TASK STATEMENT → Exactly the lines below from the one with "barnaby styled barnaby chaise sofa styled" up to and including the one with "Air background with" make up the answer, with nothing else added.

Start of DATA FOR THE TASK

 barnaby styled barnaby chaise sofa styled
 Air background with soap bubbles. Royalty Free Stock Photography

End of DATA FOR THE TASK
Start of DATA FOR THE TASK

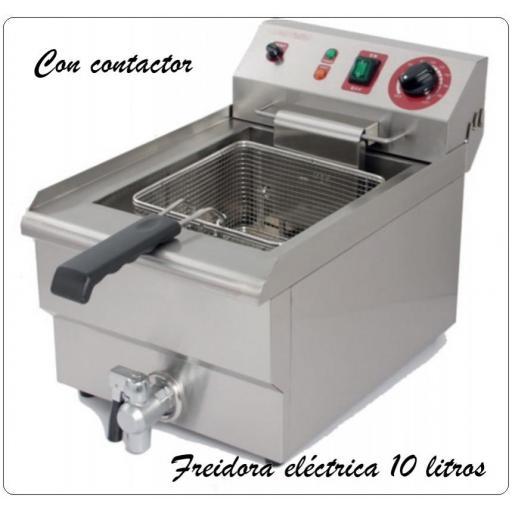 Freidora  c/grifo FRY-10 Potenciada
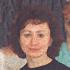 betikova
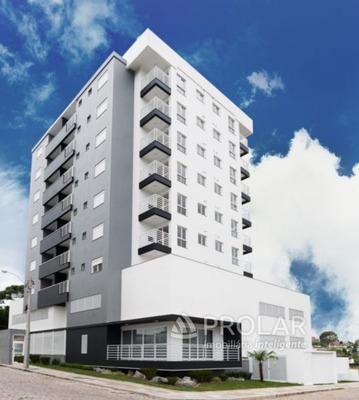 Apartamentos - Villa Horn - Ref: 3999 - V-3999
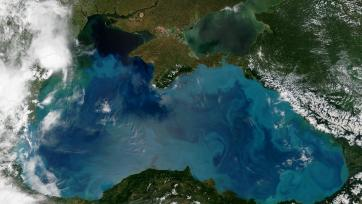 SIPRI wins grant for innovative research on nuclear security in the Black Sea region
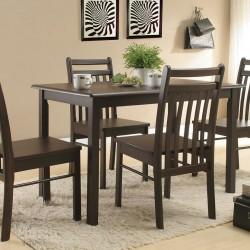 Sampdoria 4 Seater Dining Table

End of DATA FOR THE TASK

EXERCISE SOLUTION →
 barnaby styled barnaby chaise sofa styled
 Air background with soap bubbles. Royalty Free Stock Photography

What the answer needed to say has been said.